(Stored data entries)
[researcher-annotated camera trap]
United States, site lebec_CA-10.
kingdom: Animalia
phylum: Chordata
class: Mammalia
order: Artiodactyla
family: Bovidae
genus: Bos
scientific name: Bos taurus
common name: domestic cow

WHAT THE TASK ASKS: Reply with an exact copy of the lines running from the one containing "kingdom: Animalia" through the end of the entries above, both ends included.

SOLUTION FOR THIS EXERCISE:
kingdom: Animalia
phylum: Chordata
class: Mammalia
order: Artiodactyla
family: Bovidae
genus: Bos
scientific name: Bos taurus
common name: domestic cow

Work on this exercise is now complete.